Hay-on-Wye, na granicy Powys i Herefordshire, słynie przede wszystkim z księgarń i festiwalu literackiego, który przyciąga największe nazwiska ze świata kultury.
Rada Miasta Hay w swoim oświadczeniu poinformowała, że nie otrzymała żadnych skarg dotyczących obrazu i że nie są planowane ani omawiane żadne działania w tej sprawie.
Pani Harris powiedziała, że obok obrazu umieszczono tabliczkę zachęcającą przechodniów do wejścia i podzielenia się swoimi opiniami w księdze pamiątkowej.
Dodała, że dotychczasowe reakcje były „po równo”, a tyle samo osób popierało stanowisko obrazu, co było nim oburzonych.
Rozmawiając z BBC na zewnątrz, niektórzy określili to jako niestosowne lub „lubieżne”, ale wielu innych, w tym osoby z małymi dziećmi, podeszło do tej obecności ze spokojem.

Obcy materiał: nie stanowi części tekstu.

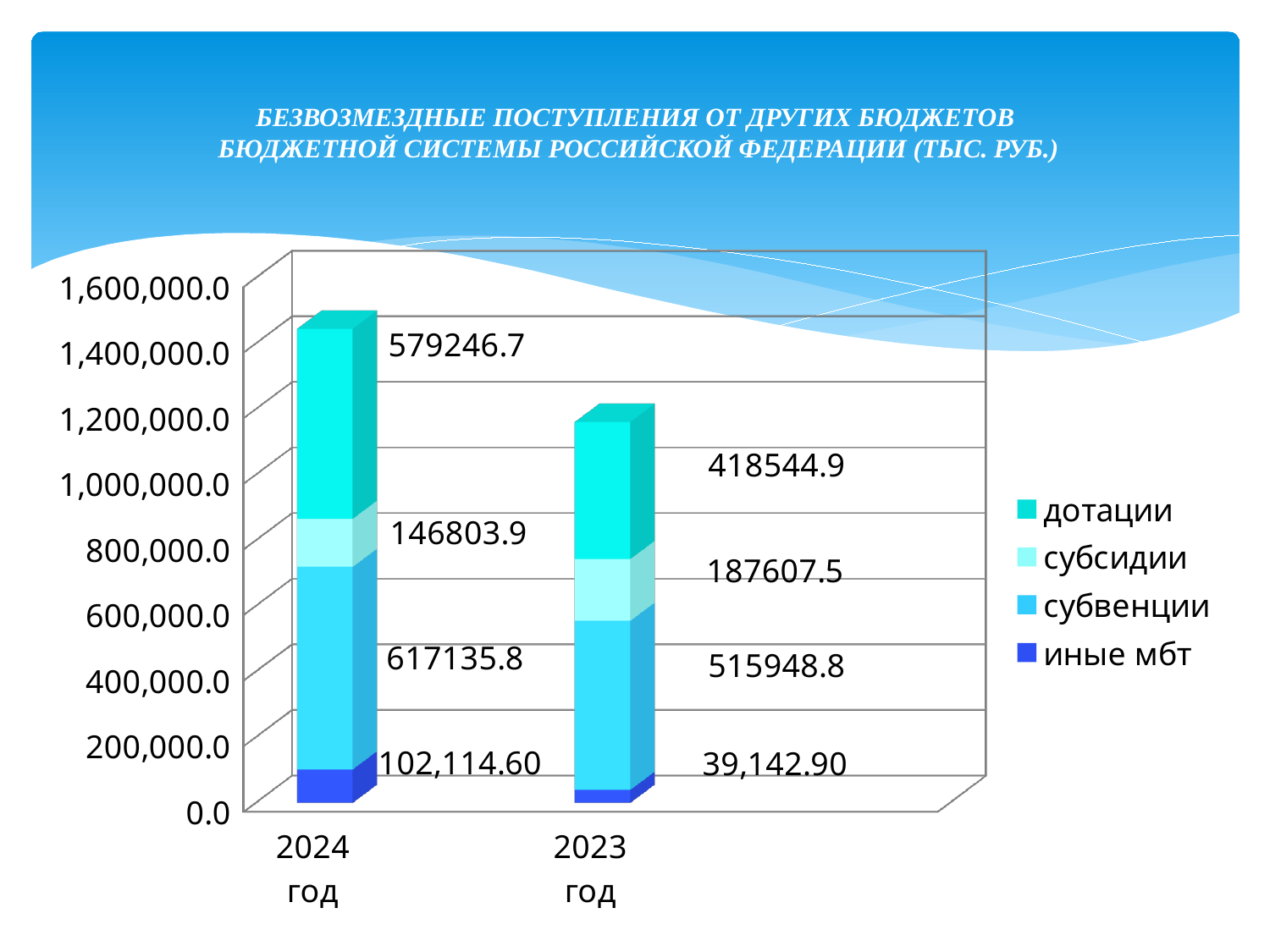
Which year has the larger value for дотации, 2024 год or 2023 год? 2024 год What is the difference between the субвенции values for 2024 год and 2023 год? 101187.0 What is the value of субвенции for 2023 год? 515948.8 How many series does the legend list? 4 What is the difference between the дотации values for 2024 год and 2023 год? 160701.8 What is the value of иные мбт for 2024 год? 102,114.60 How many categories (years) are shown on the x axis? 2 What is the total of the stacked bar for 2023 год? 1161244.1 Is the total of the stacked bar for 2024 год greater or less than 1,400,000.0? greater What is the value of субсидии for 2023 год? 187607.5 What is the value of дотации for 2024 год? 579246.7 What type of chart is shown on the slide? stacked bar chart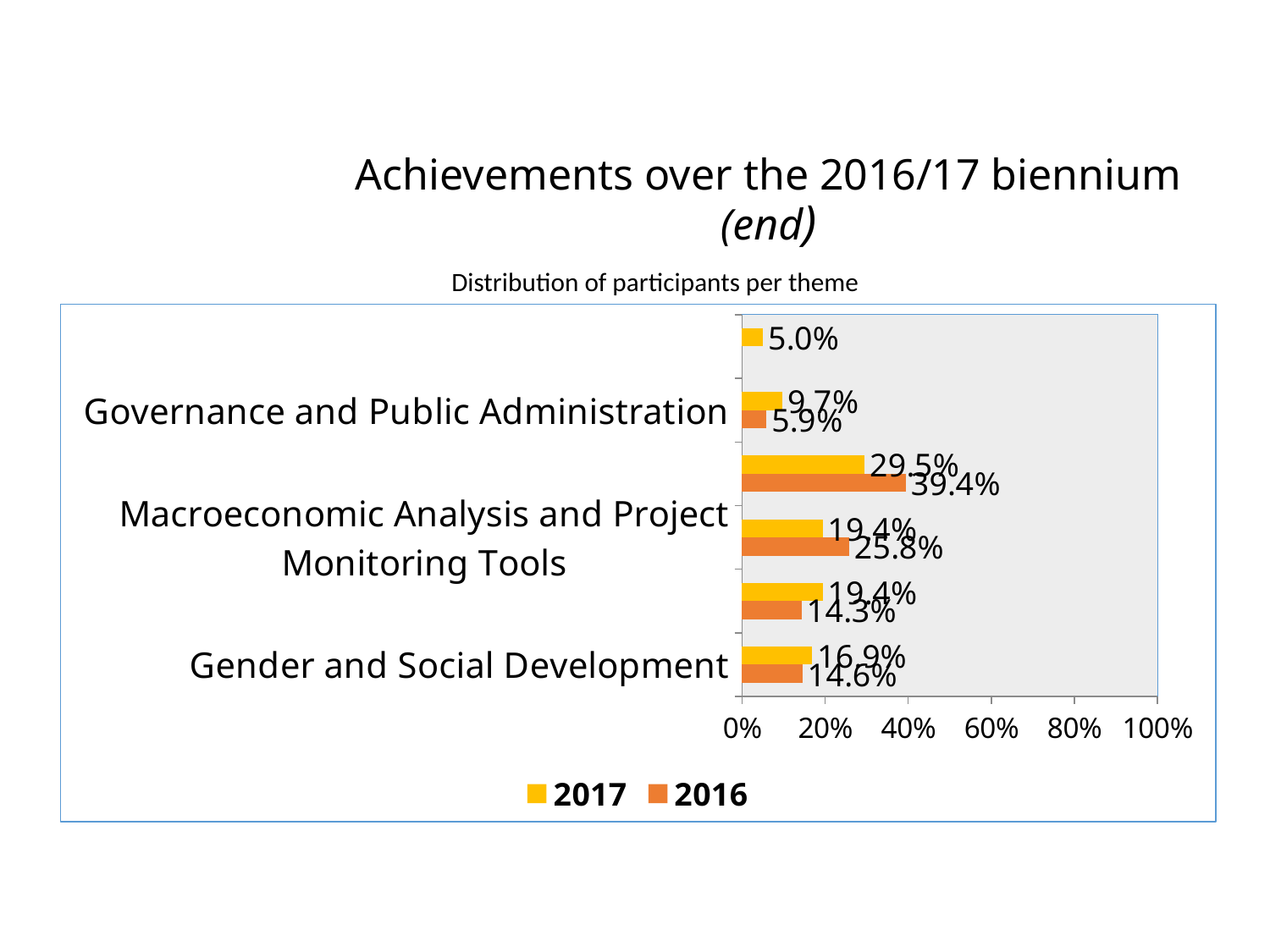
What is the difference between the 2016 and 2017 values for Macroeconomic Analysis and Project Monitoring Tools? 6.4% What is the 2017 value for Gender and Social Development? 16.9% What is the 2017 value for Governance and Public Administration? 9.7% How many series does the legend list? 2 What is the 2017 value for Macroeconomic Analysis and Project Monitoring Tools? 19.4% What is the title of the chart? Distribution of participants per theme For Macroeconomic Analysis and Project Monitoring Tools, which year has the larger share, 2016 or 2017? 2016 What is the 2016 value for Macroeconomic Analysis and Project Monitoring Tools? 25.8% What type of chart is shown on the slide? Bar chart What is the 2016 value for Gender and Social Development? 14.6% What is the difference between the 2017 and 2016 values for Governance and Public Administration? 3.8% What is the 2016 value for Governance and Public Administration? 5.9%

Jessie Dixon z Hay powiedziała, że nie uważa tego za obraźliwe, dodając: „Uważałam to za ekscytujące i zabawne i nigdy nie myślałam o tym jako o obiekcie seksualnym ani niczym podobnym”.

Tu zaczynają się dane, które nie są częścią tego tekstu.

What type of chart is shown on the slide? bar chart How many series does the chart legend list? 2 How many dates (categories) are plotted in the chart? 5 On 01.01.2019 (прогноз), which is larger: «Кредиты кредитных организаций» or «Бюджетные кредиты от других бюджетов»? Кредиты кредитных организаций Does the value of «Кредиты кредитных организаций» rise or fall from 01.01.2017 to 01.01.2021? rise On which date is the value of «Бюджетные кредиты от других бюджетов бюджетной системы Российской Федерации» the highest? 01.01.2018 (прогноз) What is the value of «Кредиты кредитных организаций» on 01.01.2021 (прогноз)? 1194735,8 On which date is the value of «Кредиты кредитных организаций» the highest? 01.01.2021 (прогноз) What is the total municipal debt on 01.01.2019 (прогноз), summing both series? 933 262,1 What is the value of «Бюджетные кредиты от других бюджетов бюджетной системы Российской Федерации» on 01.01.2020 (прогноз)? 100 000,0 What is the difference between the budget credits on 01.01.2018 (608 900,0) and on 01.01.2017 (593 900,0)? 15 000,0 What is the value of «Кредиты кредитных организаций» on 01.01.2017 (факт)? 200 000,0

Powiedziała też, że jest zdenerwowana tym, że ludzie zgłaszają swoje obawy policji.
Inna kobieta, Dawn Lewis, powiedziała: „To nie moja bajka, ale osobiście nie uważam tego za obraźliwe, to sztuka”.
„Nie za bardzo Hay”
Pani Baynham przyjęła z zadowoleniem szerszą reakcję.
„To jest wszystko, o czym marzy każdy artysta… żeby jego nazwisko stało się znane, żeby go usłyszano, a jego prace były oglądane” – powiedziała.
Studiuje w szkole artystycznej w Londynie i powiedziała, że kolekcja i komentarze, jakie wywołała, będą stanowić podstawę jej pracy dyplomowej.
Dodała jednak, że chociaż matka ją wspierała, ostrzegała ją, że „to nie jest typowe Hay-on-Wye”.
Sam obraz jest nadal na sprzedaż i pani Baynham powiedziała, że wysłucha ofert.